Don’t get me wrong, if offered the chance, I’d watch Cumberbatch and Knightley read phone books for 120+ minutes.  Twice.  The brilliance that was Turing, in advance of almost anyone else at the time, is over-highlighted by the movie, and it’s done so at the expense of pretty much everyone else who played an incredible and significant role at Blechley Park, including Turing.  Brilliance does not immediately equate to antisocial behavior, a lack of sense of humor, or intellectual elitism.  Not every genius needs to be reduced to the idiosyncratic, one-note laugh-cliché of Sheldon Cooper from The Big Bang Theory.  Turing certainly had his eccentricities, but the idea that he didn’t play with others, and play well with them, is insulting to the memory of the man.

Whaddya mean fake characters can be more real?
There are numerous documentaries and biographies available that make these points abundantly clear.  In the most-excellent, four-part documentary Station X (which can be found on YouTube), it is quickly and easily understood that Bletchley Park housed some of the best and the brightest, not to mention some of the hardest working.  Turing was certainly a giant, but he walked amongst giants, and that’s the biggest mistake the movie makes.  Instead of showing audiences how bright, quick, and dedicated everyone else was, the movie makes the hard work of the nearly 10,000 people staffed at Blechley insignificant.  That’s nice for Turing, to seem to be a misunderstood genius struggling alone ala Dr. House, with a brilliant breakthrough triggered by an off-hand remark, but it’s so far from reality as to be another universe entirely.  A reportedly warm, open, and friendly Turing is rejected in favor of a loner, outcast and intellectual snob who had to be taught how to work with others to make any progress.  In truth, brilliant people including Turing had tackled the problems of the German ciphers, and had great success.  Different problems surrounding the German’s varied use of Engima were solved by different people, with Turing coming up with some of the most insightful and brilliant solutions.

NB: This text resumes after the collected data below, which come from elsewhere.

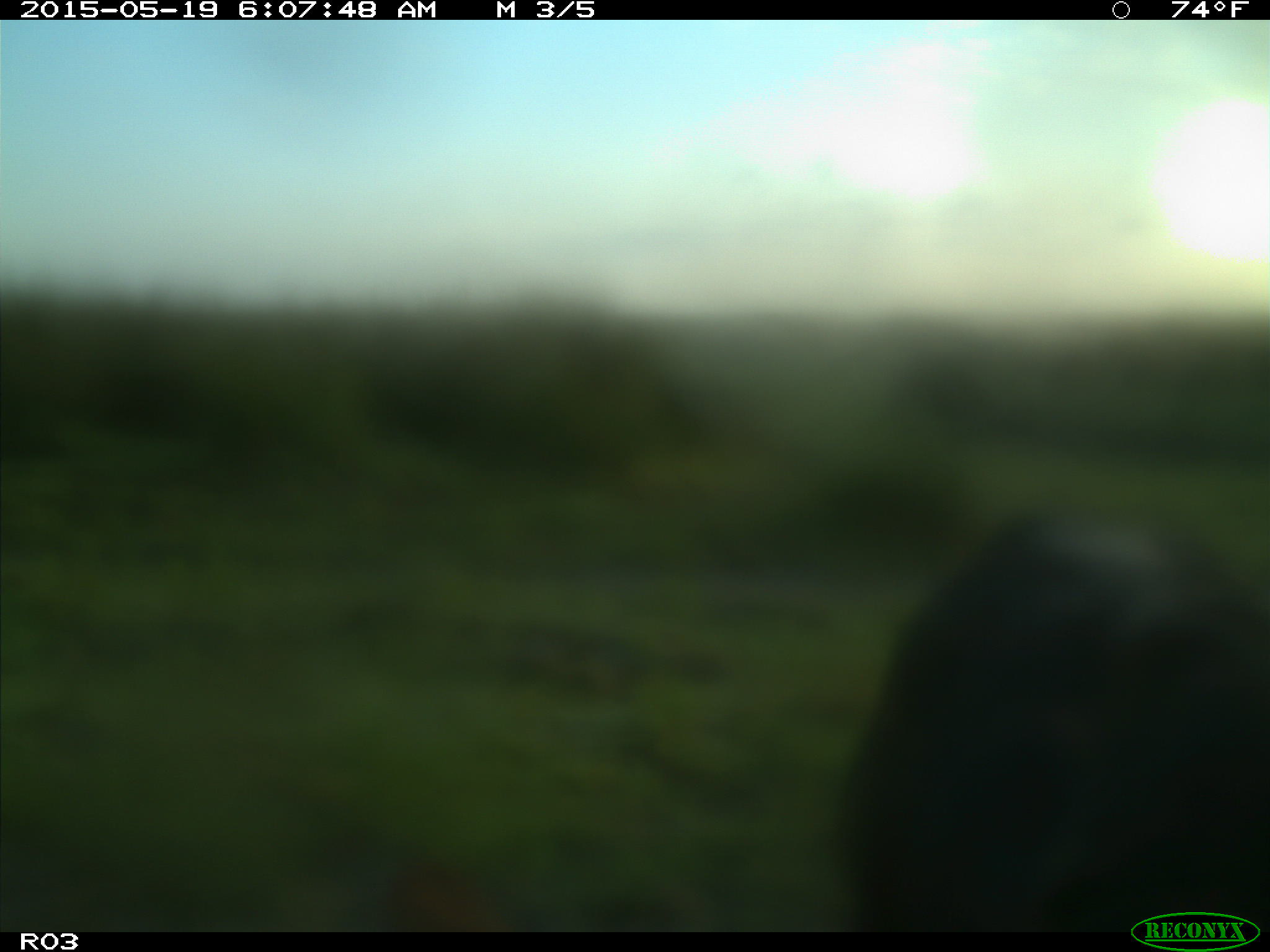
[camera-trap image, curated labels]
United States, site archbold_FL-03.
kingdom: Animalia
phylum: Chordata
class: Mammalia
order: Artiodactyla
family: Bovidae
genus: Bos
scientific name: Bos taurus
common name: domestic cow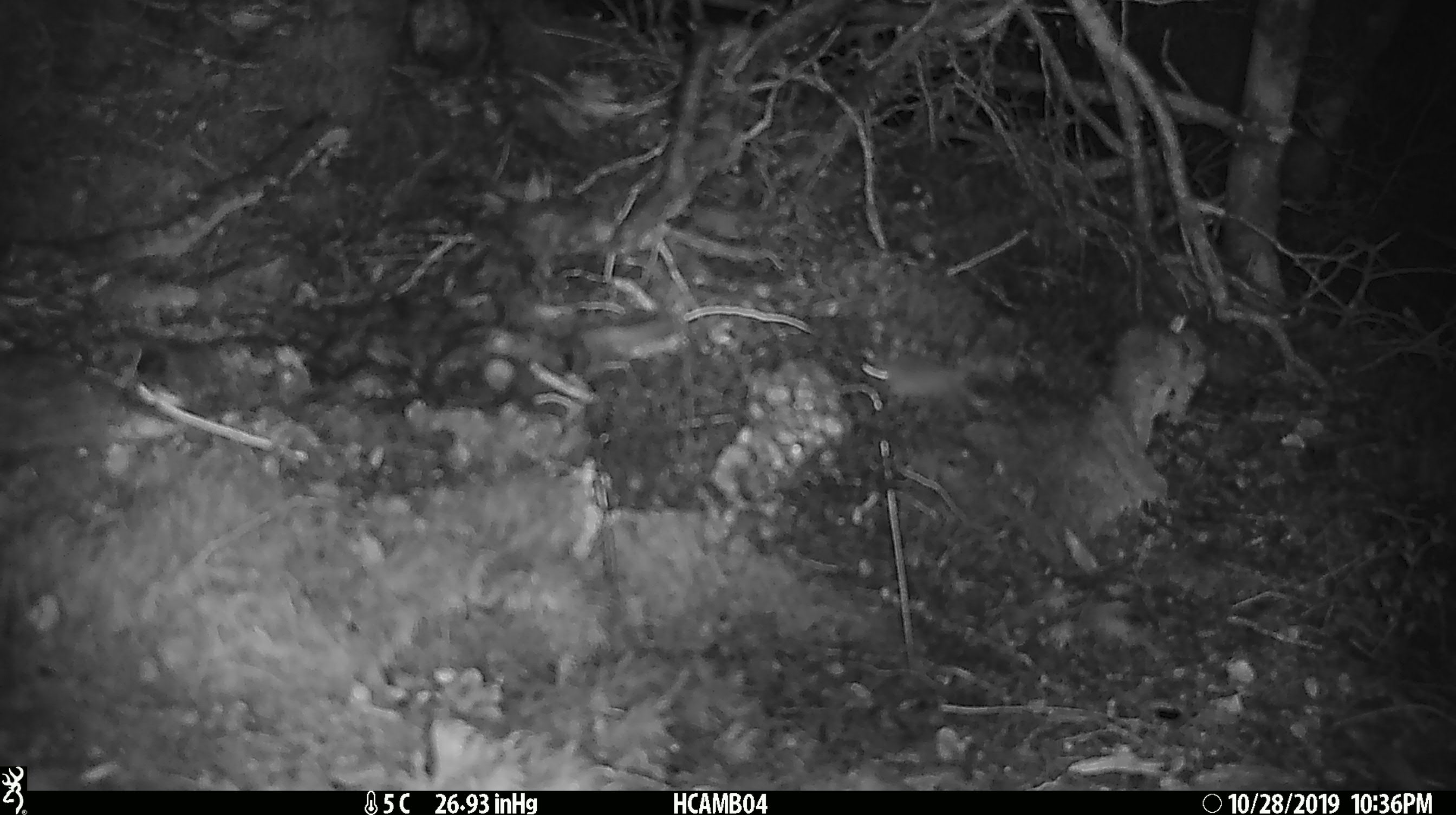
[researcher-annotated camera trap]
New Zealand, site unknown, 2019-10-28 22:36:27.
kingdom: Animalia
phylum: Chordata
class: Mammalia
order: Rodentia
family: Muridae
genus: Mus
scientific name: Mus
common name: mouse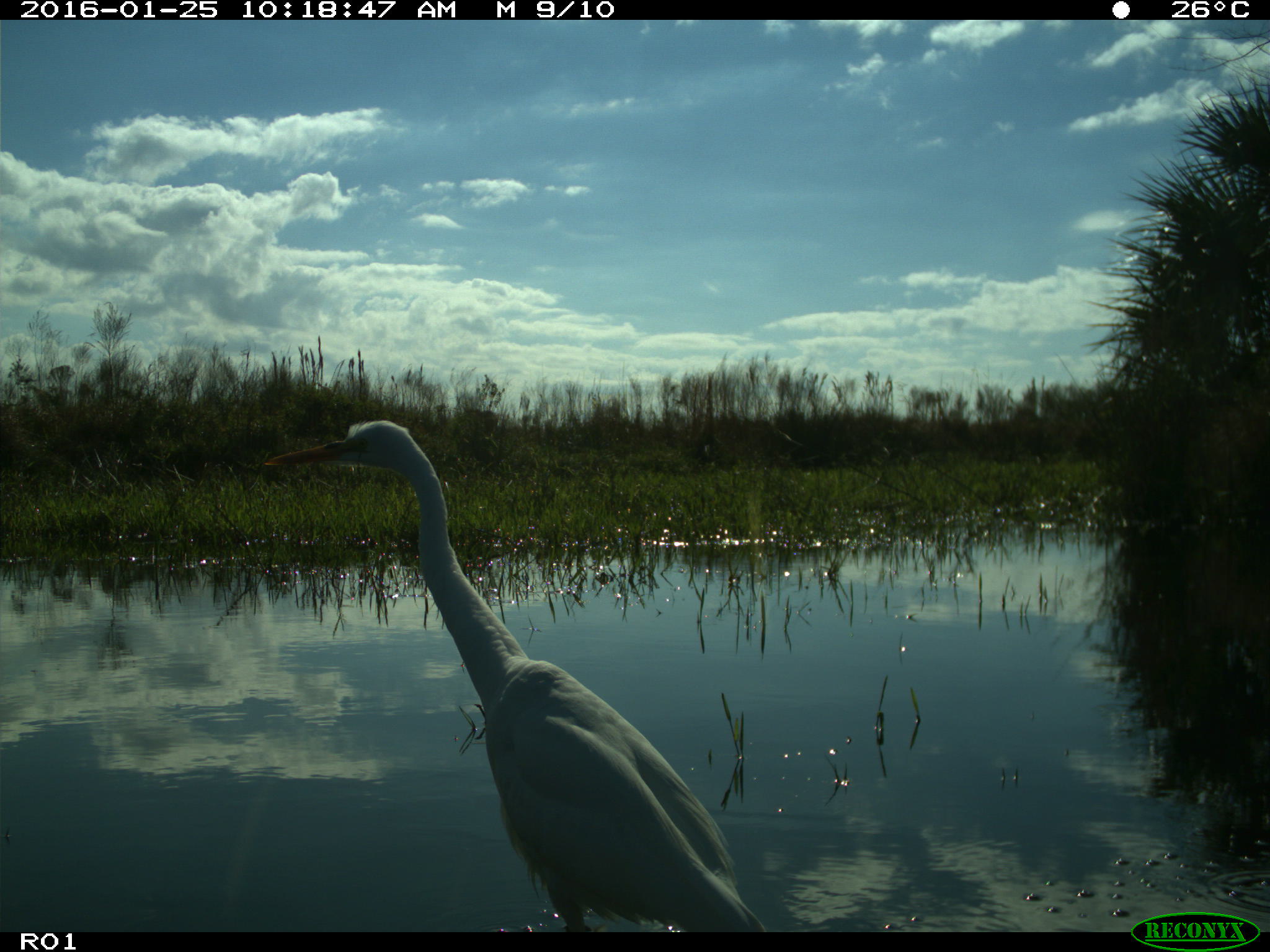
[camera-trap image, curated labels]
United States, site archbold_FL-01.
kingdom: Animalia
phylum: Chordata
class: Aves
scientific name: Aves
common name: birds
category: unidentified bird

The worst sin of all is the portrayal of Joan Clarke as a symbolic every-woman from the 1940s.  Knightley is brilliant, bubbly and fun—as always.  But her Clarke’s own intelligence, abilities and achievements, while under-appreciated at a time when women were criminally unappreciated, were nonetheless known.  She, in her own right, was an intellectual giant, which is exactly why she was recruited, and not through a crossword contest (which was done, but not by Turing).  The movie does make it seem that Clarke is Turing’s equal, which is nice.  But the film lays on the character’s shoulders all the wrongs done to women, brilliant or not, at the time, which misses the mark entirely.  The idea that “after all, she’s only a woman” is hammered home enough times to give the audience a hangover.  The Bletchley Circle, a murder-mystery drama centered around four women who worked at Bletchley Park, does a much better job of reflecting the quiet desperation of women who had to much responsibility, but so little respect.  These are characters made-up from whole cloth, and yet they provide better insight than the actual historical figures, like Knightley's Clarke.
Whoa, whoa, whoa.  Who let the girl in there!?

Ultimately, The Imitation Game simply takes too much onto itself to right wrongs done against a great many during a time of great and brilliant effort.  Well-acted, beautifully shot, wonderfully imagined and portrayed, the film is worth watching, but only as a spring-board to the truth behind deeply and wonderfully complex individuals who are nothing at all like the characters in this film.  As a primer for “what things were like” the film works, but as a portrayal of factual characters and interactions, it falls flat with a bloody nose and two black eyes.  It's an imitation game of better films and source material.